Le financement annoncé s’élève à 3,7 milliards de dirhams, soit environ 348 millions d’euros, dont 48 millions d’euros proviennent directement de subventions de l’Union européenne. Cette enveloppe financière a été présentée lors d’une cérémonie officielle à Rabat, en présence du ministre de l’Équipement et de l’Eau, Nizar Baraka, et de représentants européens.
Les prêts concessionnels, d’un montant cumulé d’environ 300 millions d’euros, sont assurés par trois institutions financières européennes : la banque allemande de développement KfW, la Cassa Depositi e Prestiti italienne (CDP) et l’Agence française de développement (AFD), cette dernière étant désignée comme cheffe de file du co‑financement.
Le programme s’articule autour de quatre axes prioritaires. Le premier vise à améliorer la connaissance des ressources hydriques, notamment en renforçant les capacités de suivi et de modélisation face aux impacts du changement climatique, afin de mieux anticiper les variations de disponibilité de l’eau.

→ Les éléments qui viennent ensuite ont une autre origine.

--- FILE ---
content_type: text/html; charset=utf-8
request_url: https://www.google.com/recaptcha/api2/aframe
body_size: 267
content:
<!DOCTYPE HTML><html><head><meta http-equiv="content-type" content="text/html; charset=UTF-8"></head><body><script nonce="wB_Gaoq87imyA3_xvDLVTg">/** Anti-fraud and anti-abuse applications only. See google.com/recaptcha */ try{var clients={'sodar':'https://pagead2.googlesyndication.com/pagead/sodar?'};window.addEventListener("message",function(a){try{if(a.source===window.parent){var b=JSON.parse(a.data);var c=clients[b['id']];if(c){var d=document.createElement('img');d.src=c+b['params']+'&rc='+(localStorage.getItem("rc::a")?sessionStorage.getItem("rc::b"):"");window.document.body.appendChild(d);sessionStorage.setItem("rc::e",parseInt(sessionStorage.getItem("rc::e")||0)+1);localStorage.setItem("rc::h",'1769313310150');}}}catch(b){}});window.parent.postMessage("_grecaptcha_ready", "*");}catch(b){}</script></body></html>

Le deuxième axe porte sur le renforcement de la gestion des phénomènes extrêmes, tels que les sécheresses et les inondations. Il comprend le développement d’outils d’alerte précoce, la modernisation des infrastructures de stockage et la mise en place de stratégies d’atténuation adaptées aux régions les plus vulnérables.
Le troisième axe cible la préservation des eaux souterraines. Les actions prévues incluent la surveillance de la qualité des nappes phréatiques, la lutte contre la surexploitation et la promotion de pratiques agricoles économes en eau, afin de garantir la durabilité des réserves souterraines à long terme.
Le quatrième et dernier axe vise à consolider les capacités institutionnelles du secteur de l’eau. Il prévoit notamment le renforcement des compétences techniques des agences publiques, le partage d’expertise entre les partenaires marocains et européens, ainsi que le soutien à la gouvernance intégrée des ressources hydriques.
Lors de la présentation, l’ambassadeur de l’UE au Maroc, Dimiter Tzantchev, a rappelé que ce programme illustre l’engagement de l’Union à soutenir la gestion durable des ressources en eau dans la région méditerranéenne, en s’inscrivant dans les priorités du Partenariat Vert Maroc‑UE.
L’ambassadeur d’Allemagne, Robert Dölger, a qualifié l’initiative de « bel exemple de coopération euro‑méditerranéenne sur des enjeux communs stratégiques », soulignant la dimension transfrontalière des défis hydriques et la nécessité d’une réponse coordonnée.
L’ambassadeur italien, Pasquale Salzano, a évoqué l’inscription du programme dans le cadre du Piano Mattei, rappelant que la gestion des ressources hydriques et l’égalité de genre sont des piliers de la coopération européenne avec le Maroc.
Le ministre Nizar Baraka a déclaré que l’eau constitue un héritage à préserver pour les générations futures et un enjeu de souveraineté, affirmant que le Maroc a choisi la voie de l’anticipation et de l’action en transformant en profondeur son modèle hydrique.
Contexte
Le Maroc fait face depuis plusieurs années à un stress hydrique croissant, aggravé par des épisodes de sécheresse récurrents et des phénomènes d’inondation ponctuels, ce qui a conduit les autorités à renforcer leur politique de gestion de l’eau.
Pourquoi c’est important
Ce financement constitue l’un des plus importants soutiens européens au secteur de l’eau au Maroc, offrant des ressources financières et techniques essentielles pour améliorer la résilience du pays face aux aléas climatiques et sécuriser l’accès à l’eau pour…
À suivre
L’avancement des projets liés à la connaissance des ressources hydriques et aux systèmes d’alerte précoce.
L’impact des prêts concessionnels sur la modernisation des infrastructures de stockage et de distribution d’eau.
Ce que les sources ne disent pas encore
Les sources ne précisent pas les modalités exactes de répartition des fonds entre les différents projets, ni les échéances précises de mise en œuvre. Aucun détail n’est fourni sur les indicateurs de suivi ou les résultats attendus à moyen terme.